Calla and Owen shared a look. Then Calla nodded.

“Into the alley opposite, first.”

“Let’s go,” Nora said.

And they moved, staying close together, following Calla’s hesitant voice leading them through the shadows. They crouched low through a desolate no-man’s-land of weeds bordered by knee-high boundary walls, then passed through the ruin of a house and found an empty washing line spanning the main room. Through an overgrown gateway, under the ivy, and suddenly they stood on a rooftop one street down from the square, overlooking the writhing mass. Garreth and Master Diaz were defending the open red gates. They had rallied the few sober men who were putting up a fight into a hasty line and met the attackers head-on. Steel clashed, men died. The ground before them was strewn with dead and dying. Other men started to run past the locked shields, looking for easier spoils in the side streets, while women and children fled through the gates and up the everlong stairs.

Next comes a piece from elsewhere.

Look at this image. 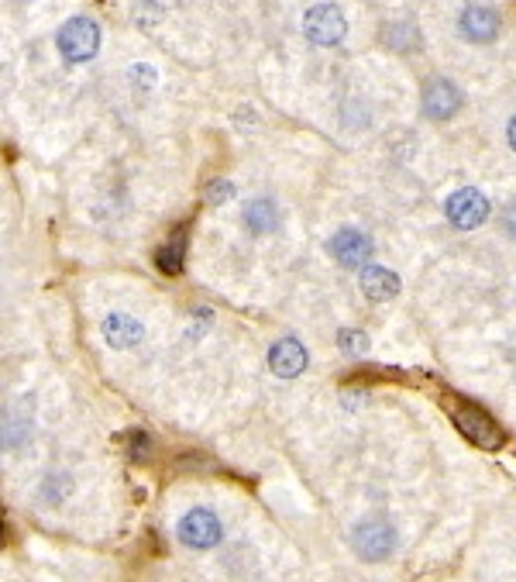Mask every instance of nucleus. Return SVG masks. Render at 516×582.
I'll return each mask as SVG.
<instances>
[{"mask_svg":"<svg viewBox=\"0 0 516 582\" xmlns=\"http://www.w3.org/2000/svg\"><path fill=\"white\" fill-rule=\"evenodd\" d=\"M506 138H510V149L516 152V118L510 121V128H506Z\"/></svg>","mask_w":516,"mask_h":582,"instance_id":"412c9836","label":"nucleus"},{"mask_svg":"<svg viewBox=\"0 0 516 582\" xmlns=\"http://www.w3.org/2000/svg\"><path fill=\"white\" fill-rule=\"evenodd\" d=\"M183 255H186V228H179L176 235L155 252V266L166 276H176V273H183Z\"/></svg>","mask_w":516,"mask_h":582,"instance_id":"4468645a","label":"nucleus"},{"mask_svg":"<svg viewBox=\"0 0 516 582\" xmlns=\"http://www.w3.org/2000/svg\"><path fill=\"white\" fill-rule=\"evenodd\" d=\"M458 31L475 45H489L499 35V14L486 4H468L458 18Z\"/></svg>","mask_w":516,"mask_h":582,"instance_id":"1a4fd4ad","label":"nucleus"},{"mask_svg":"<svg viewBox=\"0 0 516 582\" xmlns=\"http://www.w3.org/2000/svg\"><path fill=\"white\" fill-rule=\"evenodd\" d=\"M382 42L389 45V49L396 52H413L424 45V38H420V31L410 25V21H393V25L382 28Z\"/></svg>","mask_w":516,"mask_h":582,"instance_id":"2eb2a0df","label":"nucleus"},{"mask_svg":"<svg viewBox=\"0 0 516 582\" xmlns=\"http://www.w3.org/2000/svg\"><path fill=\"white\" fill-rule=\"evenodd\" d=\"M303 31L314 45H338L348 35V21L334 4H317L303 14Z\"/></svg>","mask_w":516,"mask_h":582,"instance_id":"423d86ee","label":"nucleus"},{"mask_svg":"<svg viewBox=\"0 0 516 582\" xmlns=\"http://www.w3.org/2000/svg\"><path fill=\"white\" fill-rule=\"evenodd\" d=\"M176 538H179V545L193 548V552H207V548L221 545L224 527H221V521H217L214 510L193 507L190 514H183V521L176 524Z\"/></svg>","mask_w":516,"mask_h":582,"instance_id":"7ed1b4c3","label":"nucleus"},{"mask_svg":"<svg viewBox=\"0 0 516 582\" xmlns=\"http://www.w3.org/2000/svg\"><path fill=\"white\" fill-rule=\"evenodd\" d=\"M358 286L375 304H386V300H393L400 293V276L386 266H365L362 276H358Z\"/></svg>","mask_w":516,"mask_h":582,"instance_id":"9b49d317","label":"nucleus"},{"mask_svg":"<svg viewBox=\"0 0 516 582\" xmlns=\"http://www.w3.org/2000/svg\"><path fill=\"white\" fill-rule=\"evenodd\" d=\"M231 197H234V186L228 180H210L207 186H203V200H207L210 207L228 204Z\"/></svg>","mask_w":516,"mask_h":582,"instance_id":"f3484780","label":"nucleus"},{"mask_svg":"<svg viewBox=\"0 0 516 582\" xmlns=\"http://www.w3.org/2000/svg\"><path fill=\"white\" fill-rule=\"evenodd\" d=\"M503 228H506V235H510L513 242H516V204L503 214Z\"/></svg>","mask_w":516,"mask_h":582,"instance_id":"aec40b11","label":"nucleus"},{"mask_svg":"<svg viewBox=\"0 0 516 582\" xmlns=\"http://www.w3.org/2000/svg\"><path fill=\"white\" fill-rule=\"evenodd\" d=\"M451 417H455V428L465 434L472 445L486 448V452H496V448L506 445V434L499 428L496 421L486 414L482 407H475V403H465V400H455L451 403Z\"/></svg>","mask_w":516,"mask_h":582,"instance_id":"f257e3e1","label":"nucleus"},{"mask_svg":"<svg viewBox=\"0 0 516 582\" xmlns=\"http://www.w3.org/2000/svg\"><path fill=\"white\" fill-rule=\"evenodd\" d=\"M351 548L362 562H386L396 552V527L386 517H365L351 527Z\"/></svg>","mask_w":516,"mask_h":582,"instance_id":"f03ea898","label":"nucleus"},{"mask_svg":"<svg viewBox=\"0 0 516 582\" xmlns=\"http://www.w3.org/2000/svg\"><path fill=\"white\" fill-rule=\"evenodd\" d=\"M307 348L300 345L296 338H283L272 345L269 352V369L276 372L279 379H296L303 369H307Z\"/></svg>","mask_w":516,"mask_h":582,"instance_id":"9d476101","label":"nucleus"},{"mask_svg":"<svg viewBox=\"0 0 516 582\" xmlns=\"http://www.w3.org/2000/svg\"><path fill=\"white\" fill-rule=\"evenodd\" d=\"M338 345L344 355H365L369 352V335L365 331H355V328H344L338 331Z\"/></svg>","mask_w":516,"mask_h":582,"instance_id":"dca6fc26","label":"nucleus"},{"mask_svg":"<svg viewBox=\"0 0 516 582\" xmlns=\"http://www.w3.org/2000/svg\"><path fill=\"white\" fill-rule=\"evenodd\" d=\"M148 455H152V441H148L145 431H131L128 434V459L131 462H148Z\"/></svg>","mask_w":516,"mask_h":582,"instance_id":"a211bd4d","label":"nucleus"},{"mask_svg":"<svg viewBox=\"0 0 516 582\" xmlns=\"http://www.w3.org/2000/svg\"><path fill=\"white\" fill-rule=\"evenodd\" d=\"M131 76H135L138 83H145V90L155 87V69L152 66H135V69H131Z\"/></svg>","mask_w":516,"mask_h":582,"instance_id":"6ab92c4d","label":"nucleus"},{"mask_svg":"<svg viewBox=\"0 0 516 582\" xmlns=\"http://www.w3.org/2000/svg\"><path fill=\"white\" fill-rule=\"evenodd\" d=\"M62 59L69 62H90L97 56L100 49V28L97 21L90 18H69L66 25L59 28V38H56Z\"/></svg>","mask_w":516,"mask_h":582,"instance_id":"20e7f679","label":"nucleus"},{"mask_svg":"<svg viewBox=\"0 0 516 582\" xmlns=\"http://www.w3.org/2000/svg\"><path fill=\"white\" fill-rule=\"evenodd\" d=\"M444 214H448V221L455 224V228L475 231L489 221V200H486V193L475 190V186H461V190H455L444 200Z\"/></svg>","mask_w":516,"mask_h":582,"instance_id":"39448f33","label":"nucleus"},{"mask_svg":"<svg viewBox=\"0 0 516 582\" xmlns=\"http://www.w3.org/2000/svg\"><path fill=\"white\" fill-rule=\"evenodd\" d=\"M279 221H283V217H279L276 200L255 197L245 204V228L252 231V235H272V231L279 228Z\"/></svg>","mask_w":516,"mask_h":582,"instance_id":"ddd939ff","label":"nucleus"},{"mask_svg":"<svg viewBox=\"0 0 516 582\" xmlns=\"http://www.w3.org/2000/svg\"><path fill=\"white\" fill-rule=\"evenodd\" d=\"M331 255L338 259V266L344 269H362L365 262L372 259V242L369 235H362L358 228H341L338 235L331 238Z\"/></svg>","mask_w":516,"mask_h":582,"instance_id":"6e6552de","label":"nucleus"},{"mask_svg":"<svg viewBox=\"0 0 516 582\" xmlns=\"http://www.w3.org/2000/svg\"><path fill=\"white\" fill-rule=\"evenodd\" d=\"M420 107L430 121H448L458 114L461 107V90L444 76H434V80L424 83V93H420Z\"/></svg>","mask_w":516,"mask_h":582,"instance_id":"0eeeda50","label":"nucleus"},{"mask_svg":"<svg viewBox=\"0 0 516 582\" xmlns=\"http://www.w3.org/2000/svg\"><path fill=\"white\" fill-rule=\"evenodd\" d=\"M104 338L111 348H135L145 341V324L131 314H111L104 321Z\"/></svg>","mask_w":516,"mask_h":582,"instance_id":"f8f14e48","label":"nucleus"}]
</instances>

“Now what?” Shade asked as they carefully lowered themselves down from the roof. “We’re on the wrong side.”

Nora grinned.

“Now? We run with the crowd. Come on!”

She hooked an arm under Owen’s elbow, raised her knife, and charged into the broad causeway, dragging the others along.

“What are you doing?” Owen called.

“We blend in,” she shouted back, accelerating into a brisk jog up the causeway, following a group of attackers to the shield wall in front of the gates. “We’ll be pushed against the shields and Garreth or Diaz will let us through.”

“If they don’t kill us first,” Owen shouted, voice breaking.

“If they even recognize us,” Shade butted in.

“We’ll be breaking their shield wall,” Owen continued.

Shade swore.

“This is a very bad idea,” Owen screamed as they plunged head-on into the push-and-shove before the shield wall.

“That’s why it’ll work.”

Nora elbowed her way through the grunting, heaving mass of men that closed in around them, sucking them into the currents that moved them ever forward. She kept her eyes on Diaz. He wasn’t hard to miss, his black eyes narrowed in concentration. Nora pushed in his direction, following an invisible umbilical cord, never letting go of Owen’s arm. The next wave pulled her aside a little, and she saw Garreth’s white eye as someone shoved her onto his shield. Garreth turned his head after spearing a man in the gut.

“Garreth!”

He growled and lifted the spear above the rim of the shield. She flinched. He hesitated.

“Got Owen. And Shade. Calla, too,” she yelled into his ear, winded by another shove in her back. “Open up.”